TASK GOAL: Turn the lines of the items below into a JSON list of strings, one string per line, with blank lines and the pictures omitted.
# START OF GIVEN INFORMATION
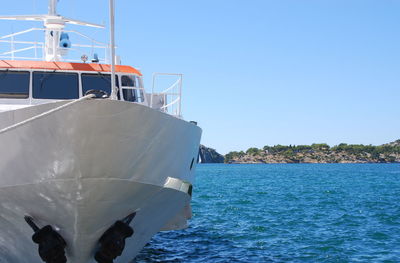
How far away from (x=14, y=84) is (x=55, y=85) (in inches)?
32.4

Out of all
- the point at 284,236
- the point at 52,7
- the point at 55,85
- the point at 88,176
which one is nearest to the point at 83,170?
the point at 88,176

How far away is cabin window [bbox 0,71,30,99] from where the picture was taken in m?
10.3

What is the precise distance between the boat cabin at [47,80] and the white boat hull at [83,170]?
2.70m

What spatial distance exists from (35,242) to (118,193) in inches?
58.4

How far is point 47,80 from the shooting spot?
10.5 meters

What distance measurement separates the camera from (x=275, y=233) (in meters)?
16.1

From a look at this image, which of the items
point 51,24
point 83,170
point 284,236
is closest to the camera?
point 83,170

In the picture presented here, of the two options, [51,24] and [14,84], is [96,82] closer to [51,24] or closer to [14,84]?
# END OF GIVEN INFORMATION
EXERCISE RESULT:
[
  "How far away from (x=14, y=84) is (x=55, y=85) (in inches)?",
  "32.4",
  "Out of all",
  "- the point at 284,236",
  "- the point at 52,7",
  "- the point at 55,85",
  "- the point at 88,176",
  "which one is nearest to the point at 83,170?",
  "the point at 88,176",
  "How far away is cabin window [bbox 0,71,30,99] from where the picture was taken in m?",
  "10.3",
  "What is the precise distance between the boat cabin at [47,80] and the white boat hull at [83,170]?",
  "2.70m",
  "What spatial distance exists from (35,242) to (118,193) in inches?",
  "58.4",
  "How far is point 47,80 from the shooting spot?",
  "10.5 meters",
  "What distance measurement separates the camera from (x=275, y=233) (in meters)?",
  "16.1",
  "From a look at this image, which of the items",
  "point 51,24",
  "point 83,170",
  "point 284,236",
  "is closest to the camera?",
  "point 83,170",
  "In the picture presented here, of the two options, [51,24] and [14,84], is [96,82] closer to [51,24] or closer to [14,84]?"
]